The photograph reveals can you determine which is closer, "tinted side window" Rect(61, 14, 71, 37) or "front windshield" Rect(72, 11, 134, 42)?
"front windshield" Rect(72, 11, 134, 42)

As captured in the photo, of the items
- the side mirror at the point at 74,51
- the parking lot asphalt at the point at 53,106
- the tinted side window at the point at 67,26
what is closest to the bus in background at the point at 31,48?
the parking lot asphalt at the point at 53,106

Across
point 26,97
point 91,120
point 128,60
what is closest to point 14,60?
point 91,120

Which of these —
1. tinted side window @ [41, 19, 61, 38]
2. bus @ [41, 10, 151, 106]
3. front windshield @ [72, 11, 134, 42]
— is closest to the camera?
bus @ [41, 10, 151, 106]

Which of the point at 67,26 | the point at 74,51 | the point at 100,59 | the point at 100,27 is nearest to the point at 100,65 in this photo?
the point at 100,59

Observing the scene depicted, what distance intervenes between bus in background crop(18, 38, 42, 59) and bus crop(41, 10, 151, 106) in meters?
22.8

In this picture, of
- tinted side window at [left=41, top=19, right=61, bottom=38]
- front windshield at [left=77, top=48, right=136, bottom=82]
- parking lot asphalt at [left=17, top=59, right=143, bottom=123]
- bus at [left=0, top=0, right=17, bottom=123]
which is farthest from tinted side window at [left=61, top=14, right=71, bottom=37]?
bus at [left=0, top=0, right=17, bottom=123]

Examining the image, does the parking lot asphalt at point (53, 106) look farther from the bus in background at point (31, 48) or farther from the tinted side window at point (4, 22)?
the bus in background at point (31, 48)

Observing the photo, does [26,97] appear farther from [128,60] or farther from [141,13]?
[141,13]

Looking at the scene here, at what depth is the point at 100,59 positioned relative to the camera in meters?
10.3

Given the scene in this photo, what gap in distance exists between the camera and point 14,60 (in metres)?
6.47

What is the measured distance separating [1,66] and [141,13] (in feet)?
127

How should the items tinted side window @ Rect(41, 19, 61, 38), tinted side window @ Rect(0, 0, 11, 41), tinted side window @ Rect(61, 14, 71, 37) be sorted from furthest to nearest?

### Do this
Find every line in the material above that contains the word "from", matching case exactly, and copy each of those lines in full.

### Answer to this exercise
which is farthest from tinted side window at [left=61, top=14, right=71, bottom=37]?
Examining the image, does the parking lot asphalt at point (53, 106) look farther from the bus in background at point (31, 48) or farther from the tinted side window at point (4, 22)?
Observing the photo, does [26,97] appear farther from [128,60] or farther from [141,13]?
How should the items tinted side window @ Rect(41, 19, 61, 38), tinted side window @ Rect(0, 0, 11, 41), tinted side window @ Rect(61, 14, 71, 37) be sorted from furthest to nearest?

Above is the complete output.